It depends what your biomarkers are going be an index to. Ultimately, do you want to identify a subset of biomarkers that will signal the presence or absence of some condition? Or do you want a proxy for some difficult to measure quantity (a continuous variable)? Please tell us more. - PG

PG
Manny43
Calcite | Level 5

Thanks for your response. I need to create a physiological dysregulation index based on a set of biomarkers that include lipids, glucose levels, BMI and so on. I'd like to identify a subset of biomarkers out of the 16 variables that will signal the presence or absence of physiological dysregulation.

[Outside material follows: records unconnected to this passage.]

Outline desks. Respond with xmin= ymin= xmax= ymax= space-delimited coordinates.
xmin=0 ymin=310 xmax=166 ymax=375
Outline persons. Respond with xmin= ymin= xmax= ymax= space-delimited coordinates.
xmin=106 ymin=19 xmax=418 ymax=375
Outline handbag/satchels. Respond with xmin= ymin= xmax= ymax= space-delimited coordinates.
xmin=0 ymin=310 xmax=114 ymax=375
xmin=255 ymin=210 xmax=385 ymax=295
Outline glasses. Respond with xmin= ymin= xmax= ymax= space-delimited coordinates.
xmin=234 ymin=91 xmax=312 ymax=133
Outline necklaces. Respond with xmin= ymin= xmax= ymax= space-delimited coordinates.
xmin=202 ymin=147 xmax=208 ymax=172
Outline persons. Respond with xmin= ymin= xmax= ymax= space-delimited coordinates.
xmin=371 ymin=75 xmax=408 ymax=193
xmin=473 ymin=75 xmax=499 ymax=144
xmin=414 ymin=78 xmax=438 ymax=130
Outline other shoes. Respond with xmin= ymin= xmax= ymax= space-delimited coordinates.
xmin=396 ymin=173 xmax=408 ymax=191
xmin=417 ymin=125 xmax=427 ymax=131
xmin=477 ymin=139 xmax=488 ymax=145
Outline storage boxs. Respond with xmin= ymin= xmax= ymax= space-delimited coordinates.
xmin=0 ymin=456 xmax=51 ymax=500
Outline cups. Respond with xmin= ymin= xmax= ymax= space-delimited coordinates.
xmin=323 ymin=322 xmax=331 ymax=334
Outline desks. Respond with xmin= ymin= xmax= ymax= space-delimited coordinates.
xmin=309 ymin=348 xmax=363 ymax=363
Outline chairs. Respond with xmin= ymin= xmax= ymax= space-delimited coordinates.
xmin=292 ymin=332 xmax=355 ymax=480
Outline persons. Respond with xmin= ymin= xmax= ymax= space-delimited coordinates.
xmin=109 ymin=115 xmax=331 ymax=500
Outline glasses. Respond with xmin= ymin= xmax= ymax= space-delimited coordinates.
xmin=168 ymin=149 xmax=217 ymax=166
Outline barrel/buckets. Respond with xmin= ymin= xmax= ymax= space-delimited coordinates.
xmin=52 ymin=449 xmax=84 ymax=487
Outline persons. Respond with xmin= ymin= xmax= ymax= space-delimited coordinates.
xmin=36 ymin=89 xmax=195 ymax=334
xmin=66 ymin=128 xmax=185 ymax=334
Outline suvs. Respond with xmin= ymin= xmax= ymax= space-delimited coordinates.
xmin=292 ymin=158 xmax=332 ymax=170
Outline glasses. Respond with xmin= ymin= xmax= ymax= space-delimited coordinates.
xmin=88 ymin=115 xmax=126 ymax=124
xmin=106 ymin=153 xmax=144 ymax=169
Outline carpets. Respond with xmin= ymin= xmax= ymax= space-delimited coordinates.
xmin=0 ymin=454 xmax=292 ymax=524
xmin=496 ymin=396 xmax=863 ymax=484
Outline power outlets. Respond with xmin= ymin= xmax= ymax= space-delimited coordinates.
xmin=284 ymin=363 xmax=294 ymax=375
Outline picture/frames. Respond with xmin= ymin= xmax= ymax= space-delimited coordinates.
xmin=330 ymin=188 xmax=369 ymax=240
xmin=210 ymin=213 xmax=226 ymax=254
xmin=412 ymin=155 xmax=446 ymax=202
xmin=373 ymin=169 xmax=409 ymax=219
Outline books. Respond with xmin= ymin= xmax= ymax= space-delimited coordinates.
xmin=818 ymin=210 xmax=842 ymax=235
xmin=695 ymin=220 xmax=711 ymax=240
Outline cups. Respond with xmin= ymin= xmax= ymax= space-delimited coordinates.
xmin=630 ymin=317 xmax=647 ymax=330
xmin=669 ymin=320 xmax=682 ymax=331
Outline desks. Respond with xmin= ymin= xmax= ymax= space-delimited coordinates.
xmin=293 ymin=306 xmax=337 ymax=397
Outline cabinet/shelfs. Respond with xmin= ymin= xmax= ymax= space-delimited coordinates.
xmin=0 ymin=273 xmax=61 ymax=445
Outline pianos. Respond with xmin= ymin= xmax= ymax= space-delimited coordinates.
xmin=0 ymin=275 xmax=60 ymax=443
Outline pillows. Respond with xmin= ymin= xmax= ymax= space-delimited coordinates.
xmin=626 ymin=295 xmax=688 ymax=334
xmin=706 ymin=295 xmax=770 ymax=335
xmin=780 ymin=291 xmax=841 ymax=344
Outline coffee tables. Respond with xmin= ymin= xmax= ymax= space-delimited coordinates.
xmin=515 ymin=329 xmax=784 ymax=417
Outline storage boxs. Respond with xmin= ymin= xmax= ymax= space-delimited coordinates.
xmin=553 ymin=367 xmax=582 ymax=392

I hope that clarified the question.

Thanks,

M.

Reeza
Super User

I would suggest reading the literature and seeing what methods others in your field are using. I don't know enough about biomathematics but I'd consider logistic regression based on how you framed your question.  There may be other considerations however.

PGStats
Opal | Level 21

I agree with Reeza, logistic regression would certainly be a good option. Look at variable selection methods, but do not follow their advice blindly! You could also explore your data with simple partition tree analysis in JMP. It relies on fewer assumptions than logistic regression. Another option is discriminant analysis, it also offers variable selection methods (in STEPDISC, limited but nonetheless useful).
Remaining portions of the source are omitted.